2. Mix each well of transformation plate by aspirating and dispensing cell suspension eight times with Rapidplate.
3. Inoculate SRaf plates with 5μL of cell mixture from transformation plate.
4. Incubate at 30°C for one day. Small colonies should be present at the bottom of each well after one day.
5. Spot colonies on SD/-Ura and SGal/-Ura plates in hood. Sterilize 96-bolt replicator (frogger) by flaming. Mix colonies with frogger before spotting on selective media plates. After spotting, allow plates to dry in hood for 5-10 minutes.
6. Incubate at 30°C for 2-3 days.

Photograph plates with digital camera, and visually compare growth of colonies on SGal/-Ura plates to find colonies in which query strain toxicity is enhanced (slower growth/less dense colonies) or suppressed (faster growth/more dense colonies).

4. Representative results:

Figure 1. Yeast plasmid overexpression screen to identify suppressors and enhancers of TDP-43 toxicity. TDP-43 is a human protein that has been implicated in the pathogenesis of amyotrophic lateral sclerosis (Lou Gehrig’s disease). Cytoplasmic aggregates of TDP-43 accumulate in the brain and spinal cord neurons of ALS patients ¹⁷. Expressing TDP-43 in yeast cells results in aggregation and cytotoxicity ¹⁸. We have used this model system to define mechanisms of TDP-43 toxicity ^19,20. Shown are repesentative examples of plates from our yeast TDP-43 toxicity modifier screen. These plates display colonies with an integrated galactose-inducible TDP-43 plasmid and also transformed with plasmids from the FLEXGene ORF expression library. The plate on the left contains glucose, which represses expression of TDP-43 or the FLEXGene plasmids. The plate on the right contains galactose, which induces the expression of TDP-43 and the ORFs in the FLEXGene plasmids. The green arrowhead indicates a colony transformed with a plasmid that suppresses the toxicity of TDP-43. The red arrowhead indicates a colony transformed with a plasmid that enhances the toxicity of TDP-43.

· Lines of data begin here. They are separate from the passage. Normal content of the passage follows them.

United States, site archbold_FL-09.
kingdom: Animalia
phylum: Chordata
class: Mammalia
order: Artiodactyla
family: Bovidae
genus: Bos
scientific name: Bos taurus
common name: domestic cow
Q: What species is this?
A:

Here we present a protocol to perform a high-throughput plasmid overexpression screen in yeast. This approach allows for the rapid and unbiased screening for genetic modifiers of many different cellular phenotypes. Using this approach, a researcher can screen a significant portion of the yeast genome in a matter of weeks. This unbiased approach also allows for the identification of modifiers, which may not have been predicted based on previous findings. We have used this approach to identify modifiers of toxicity associated with the aggregation of human neurodegenerative disease proteins ^19,21-23. However, owing to the adaptability of this protocol to study other cellular processes, this protocol will be useful to researchers addressing a wide range of important biological questions. For example, we have also found this screening approach useful for identifying genes and pathways involved in adaptation to environmental stressors, including heavy metals and oxidative stress. Here we have focused on one plasmid library, the Yeast FLEXGene library ⁹. However, there are several other yeast plasmid libraries available, which could also be used for these screens ^6,8.